▶ **AIM OF THE EXERCISE**: Put everything from the line containing "Is point 503,728" down to the end of the rows below into a Markdown table with the columns Number and Line, leaving out blank lines.

Records from a dataset
====

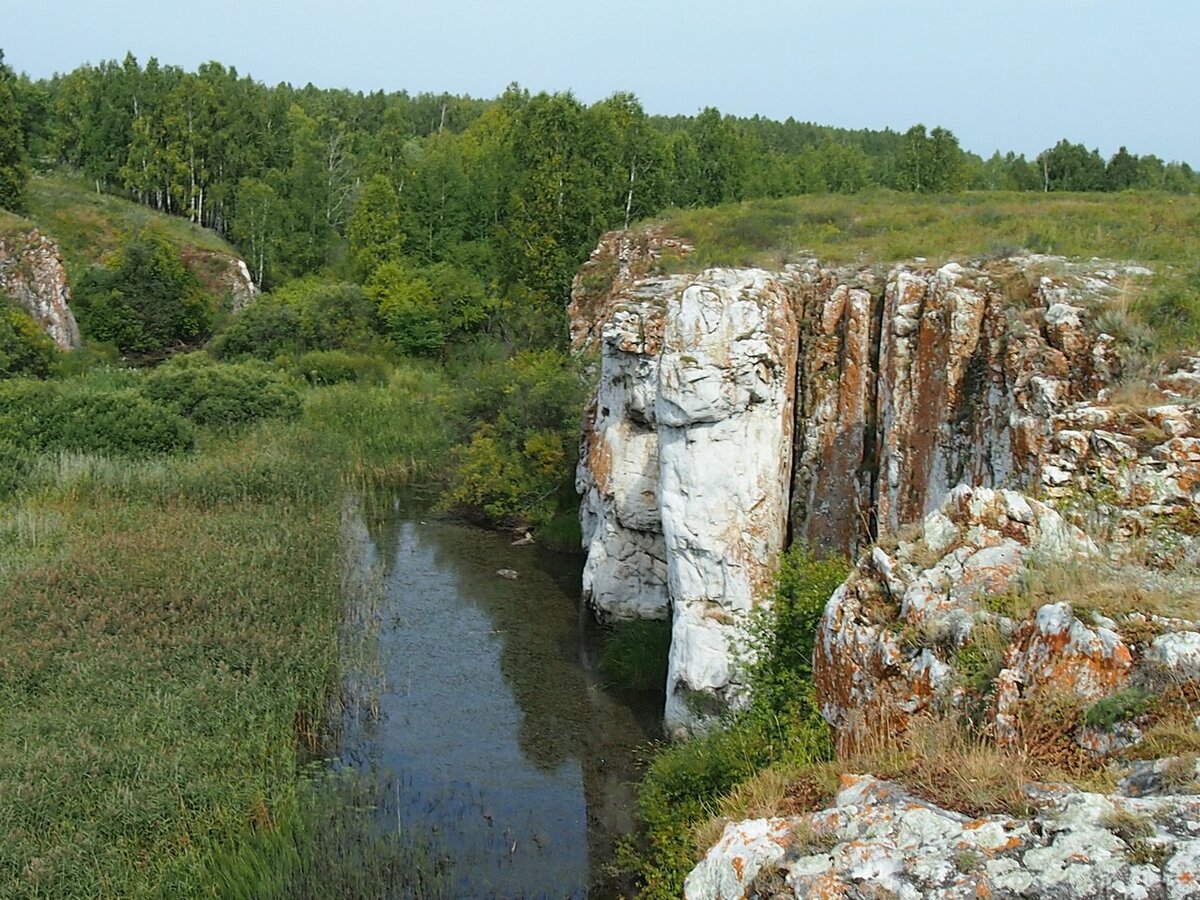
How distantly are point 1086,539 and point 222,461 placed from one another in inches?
821

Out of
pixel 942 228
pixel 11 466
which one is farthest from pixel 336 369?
pixel 942 228

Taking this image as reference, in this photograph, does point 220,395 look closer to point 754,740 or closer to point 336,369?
point 336,369

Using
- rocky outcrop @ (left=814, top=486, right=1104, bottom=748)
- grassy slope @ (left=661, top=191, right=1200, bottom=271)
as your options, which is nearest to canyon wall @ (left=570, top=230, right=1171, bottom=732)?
grassy slope @ (left=661, top=191, right=1200, bottom=271)

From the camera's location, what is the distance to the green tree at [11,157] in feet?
159

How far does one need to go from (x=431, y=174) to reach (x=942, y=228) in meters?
39.6

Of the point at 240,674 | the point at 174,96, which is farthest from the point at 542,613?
the point at 174,96

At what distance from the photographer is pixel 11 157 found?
161 ft

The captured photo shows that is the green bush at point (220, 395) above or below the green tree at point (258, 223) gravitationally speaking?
below

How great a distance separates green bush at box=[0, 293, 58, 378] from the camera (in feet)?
118

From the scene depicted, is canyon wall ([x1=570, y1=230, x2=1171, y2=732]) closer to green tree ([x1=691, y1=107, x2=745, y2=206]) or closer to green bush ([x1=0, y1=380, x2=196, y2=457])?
green bush ([x1=0, y1=380, x2=196, y2=457])

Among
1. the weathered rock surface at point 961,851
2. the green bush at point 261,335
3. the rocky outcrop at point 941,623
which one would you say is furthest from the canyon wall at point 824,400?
the green bush at point 261,335

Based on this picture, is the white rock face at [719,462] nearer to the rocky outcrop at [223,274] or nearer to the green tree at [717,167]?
the green tree at [717,167]

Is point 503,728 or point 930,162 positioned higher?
point 930,162

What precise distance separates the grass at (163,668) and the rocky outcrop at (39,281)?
73.7 feet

====

▶ **RESPONSE**:
| Number | Line |
|---|---|
| 1 | Is point 503,728 or point 930,162 positioned higher? |
| 2 | point 930,162 |
| 3 | What precise distance separates the grass at (163,668) and the rocky outcrop at (39,281)? |
| 4 | 73.7 feet |